The "Remonstrance" begins with a brief (and mythical) history of the Irish that fits in well with the "British" origin stories narrated by the Harley text Troia as well as by the Scottish 1320 "Declaration of Arbroath" (https://www.nrscotland.gov.uk/files//research/declaration-of-arbroath/declaration-of-arbroath-transcription-and-translation.pdf)—another text which Moore fails to mention. The "Remonstrance" continues by identifying exactly the same figures who appear in Harley 913, such as Piers de Bermingham, Earl John fitzThomas, and the Clare family, as attacking and destroying the flower of Irish nobility. Although it is critical of certain members of the Friars Minor who support the Anglo-Irish against the Gaelic-Irish, this criticism is not significantly different from the apparent condemnation of the actions of the Franciscan Bishop Ledrede of Ossory found in the manuscript.
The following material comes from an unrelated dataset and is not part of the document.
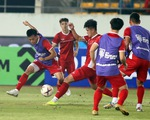 Tuyển VN đá đội hình mạnh nhất với Lào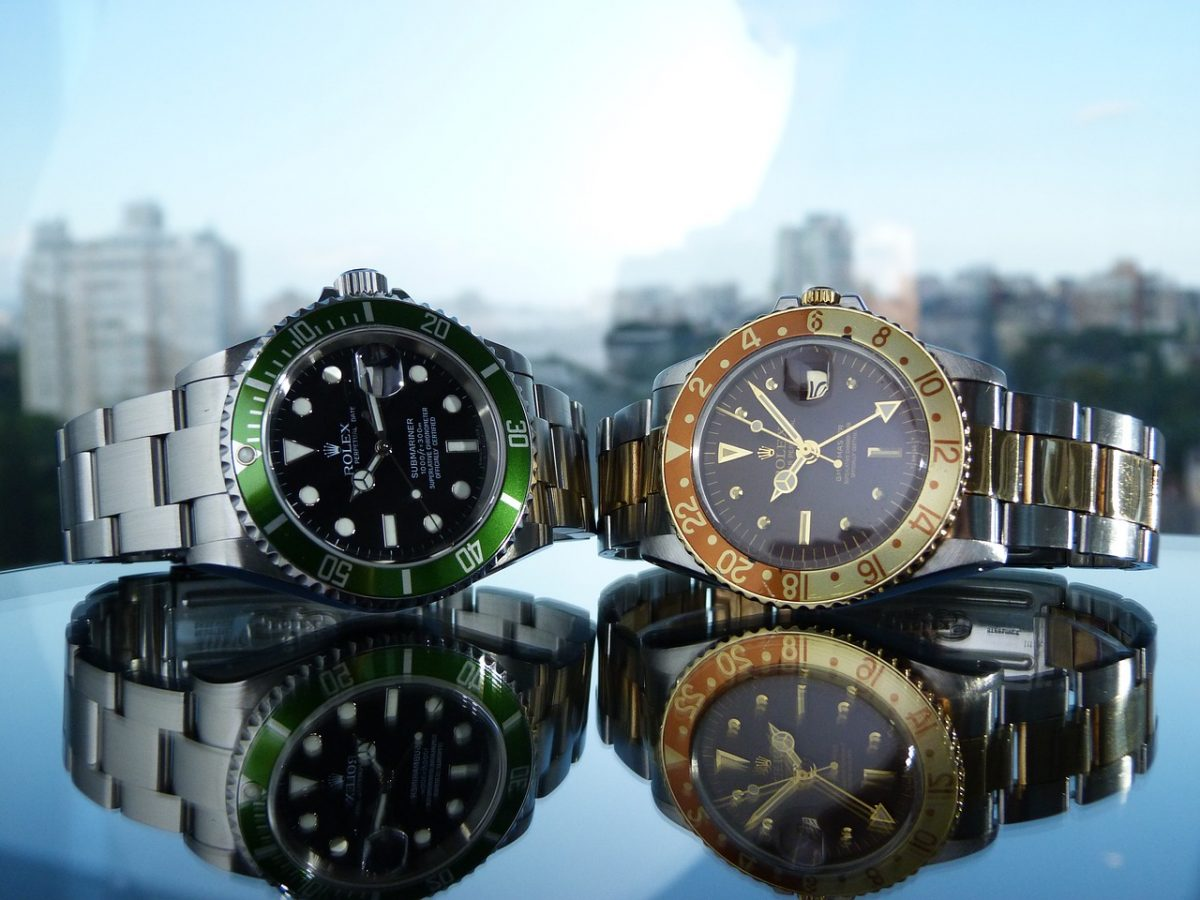 how to buy a used Rolex watch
Moreover, the description of "The Letter of Sir Adam of Britain" that Moore provides, including its prophetic elements, operates so well as a parallel text to both the "Remonstrance" and the "Declaration of Arbroath" that one could suggest that "The Letter of Sir Adam" served to disseminate the arguments of those documents to a wider audience.

The takeaway when one juxtaposes these two documents with the texts Moore features in the Harley and Lansdowne manuscripts points to a more radical program than just identifying and commiserating about "Anglo-Irish Troubles" and the ways in which the Franciscans in Ireland operated as conservative contrarians to Cistercian and Dominican programs of reform. The fact that Moore has read widely in a large variety of secondary literature but still did not pick up on this particular issue suggests a more limited historical perspective than might have been advisable when tackling this kind of project. There are several other historical issues that Moore mentions but is not conversant in, such as the issues surrounding the series of justiciars from Geoffrey de Geneville (lord of Trim by right of his wife), through William de Vescy and, eventually, Earl Roger Mortimer, all of which affected the conflicts between resident and absentee lords especially in Kildare and Wexford and pitted the fitzThomases against the allies of the absentee lords of both. These are more difficult to unpack in a study of this kind but the absence of public documents in the bibliography and Moore's reliance on secondary sources and chronicles for the historical contexts to her analysis suggests that she either chose not to pursue those lines of inquiry or was not made aware of them at all by the mentors who supervised her doctoral thesis. If she plans on pursuing more intensive levels of study into both the Harley and Lansdowne manuscripts, these are elements I would encourage her to investigate. It might be that the compiler of Harley 913 was more radical than Moore thinks: he might have been providing fodder for the promotion of the ideas found in the "Remonstrance" to a larger and more diverse audience than simply the Gaelic-Irish who originally supported it.

In conclusion, Moore's study of Harley 913 and Lansdowne 418 is solid and shows a great deal of potential for this scholar to develop the ideas she introduces here. It is, however, more the beginning of this process than the end.